My twenty-somethings, like their younger counterparts, praised Anne’s intelligence, independence, courage, determination, and strength. But they also applauded (what they saw as) Anne’s forthright sexuality. “She came across as fiery, but also as sexy and desirable.”
35
“She was a modern-day girl in the wrong time period and people weren’t ready for that. We relate because we act that way today. We are outspoken, a little feisty, and do what it takes to get what we want by using sex.”
36
Surveying my interview responses as well as material from other websites, it became clear to me that Anne’s young fans have not followed any of the historical prototypes, but have created their own Anne, patched together out of those pieces of the media images that they find attractive (beauty, style—Anne’s favorite magazines would be
Vogue
,
InStyle
,
Elle
,
Marie Claire
, and
Cosmopolitan
37
), actual historical information from the “elders” on the sites (which debunks many of the most vicious myths the media images promulgate), and, most of all, what they see as the many-sidedness of Anne’s personality, which resists definition as either flirt or “brain,” “feminine” or feisty, mother or career woman, sexpot or “one of the guys,” saint or sinner. They identify passionately with, or aspire to, this many-sidedness; it’s what has made Anne a distinctly contemporary heroine for them.

So, when asked on another website to respond to the query “Anne Boleyn—Angel or Devil?”
38
most participants refused the terms of the question.

“She was human, she had her assets and her flaws, and she showed off both.” “She was neither an angel nor a devil.

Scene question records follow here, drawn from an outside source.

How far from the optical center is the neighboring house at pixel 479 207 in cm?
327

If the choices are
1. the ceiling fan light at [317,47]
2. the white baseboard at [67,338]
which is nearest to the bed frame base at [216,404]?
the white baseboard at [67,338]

She was human.” “I don’t believe that Anne Boleyn was either a ‘witch,’ a ‘whore,’ or a ‘saint.’ I believe she was an ambitious, intellectual woman who like all the others before or since are rounded up into one of those tidy categories. Categories that allow society to pigeonhole ‘difficult’ women whom they don’t know what else to do with. Certainly, her life contained elements of all three, but this is a complex, multifaceted personality that was more than the sum total of all her parts.” “It’s far too simplistic to define her as either an ‘angel’ or a ‘devil.’ She was an intelligent, educated, highly sophisticated woman, who certainly possessed many flaws, significant among them being considerable arrogance, but who was also far too complex to be dismissed as simply a ‘bad’ or ‘good’ character . . . She really was a great deal more than a home-wrecking harlot who ran off with another woman’s husband, but she also wasn’t an innocent lamb who had no idea what she was getting herself into. She was hugely complicated, and not easy to dismiss.” “In Anne we have intelligence, strength, coquettishness, vulnerability, outspokenness and culture. And that may only be scratching the surface.” “Anne was an extraordinary woman, and can’t be lassoed into a single category.”